Can archivebox display wacz files? because that would be great to pair that crawler with a docker archivebox

pirate commented 1 year ago

No, we don't have wacz support yet but I'm friends with the folks that designed that spec, and I'd love to integrate with browsertrix / + at some point in the future to improve our wacz support.

For now there are many higher priority things on my plate, mainly the event-sourcing refactor of the ArchiveBox internals (using django-Huey-monitor), before I'm ready to add new extractors / UI.

TomLucidor commented 9 months ago

@pirate this is exactly the feature I would look for (mixing with AI for saerching pages) when HTTrack gets antiquated, and thank @larshaendler for the idea of extracting URLs using WGet first before archiving. What is the current best way to do this assuming we are not using WGet (on windows)?

Ember-ruby commented 8 months ago

@ pirate this is exactly the feature I would look for (mixing with AI for saerching pages)

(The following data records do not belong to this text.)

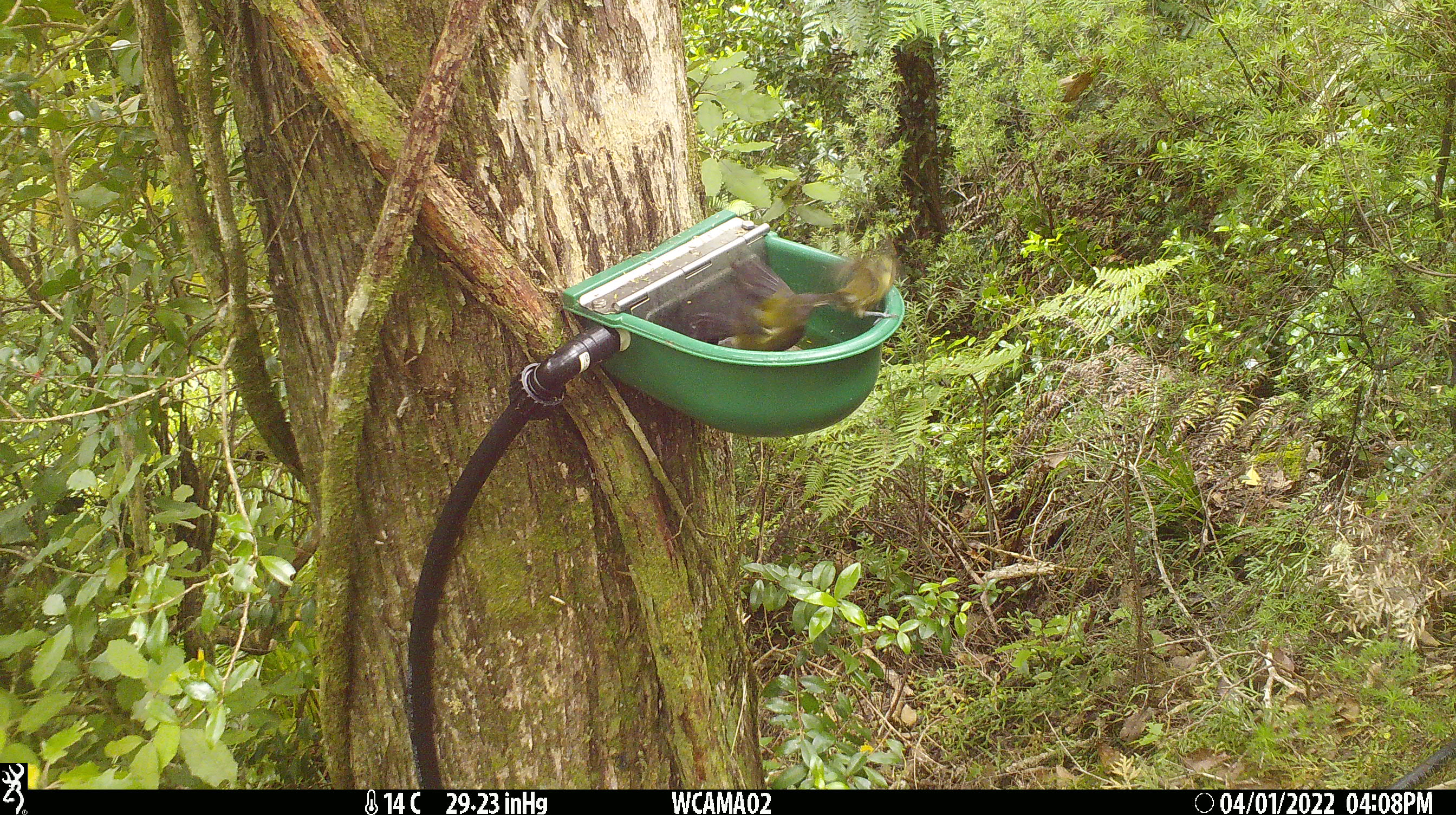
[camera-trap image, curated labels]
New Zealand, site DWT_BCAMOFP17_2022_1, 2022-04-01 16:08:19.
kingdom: Animalia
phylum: Chordata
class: Aves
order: Passeriformes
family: Meliphagidae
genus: Anthornis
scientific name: Anthornis melanura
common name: new zealand bellbird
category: bellbird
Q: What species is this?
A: Bellbird (new zealand bellbird) (Anthornis melanura).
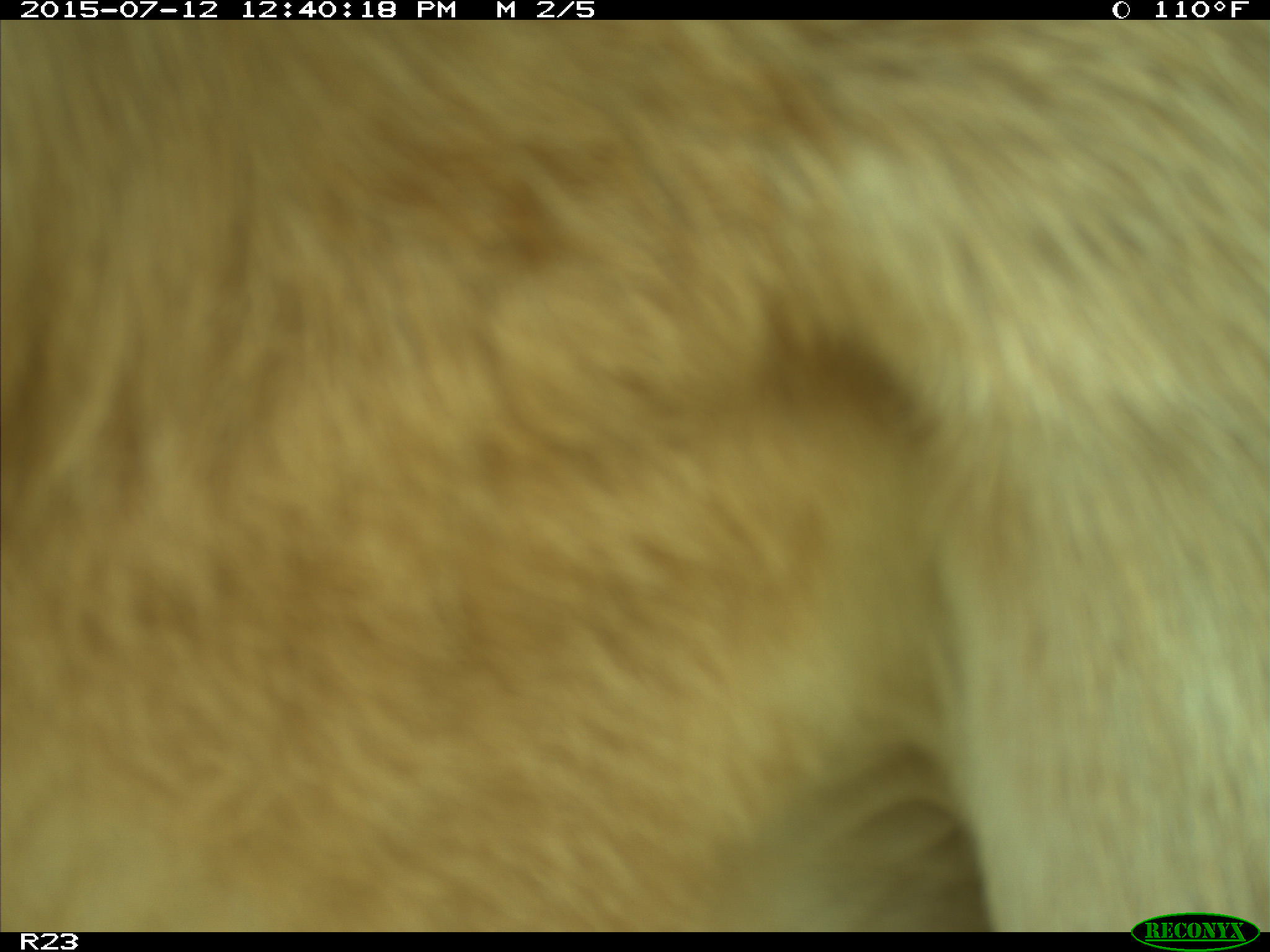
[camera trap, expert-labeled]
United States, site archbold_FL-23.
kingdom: Animalia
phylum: Chordata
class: Mammalia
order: Artiodactyla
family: Bovidae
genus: Bos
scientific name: Bos taurus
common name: domestic cow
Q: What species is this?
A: Bos taurus (domestic cow).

there is literally no use for using 'ai' to search pages, it would simply be less effective, and far more wasteful than regular search

TomLucidor commented 3 months ago

@Ember-ruby it's about getting data for AI to read and summarize, as part of a use case. That is why the WGet method is so important.

mclaudt commented 3 days ago

It is advertised as a "powerful, self-hosted internet archiving solution to collect, save, and view websites offline." In reality, all it does is save a single URL through a nice GUI, which is cool but far from internet archiving.

Perhaps it would be better to reformulate the title to avoid obvious disappointment?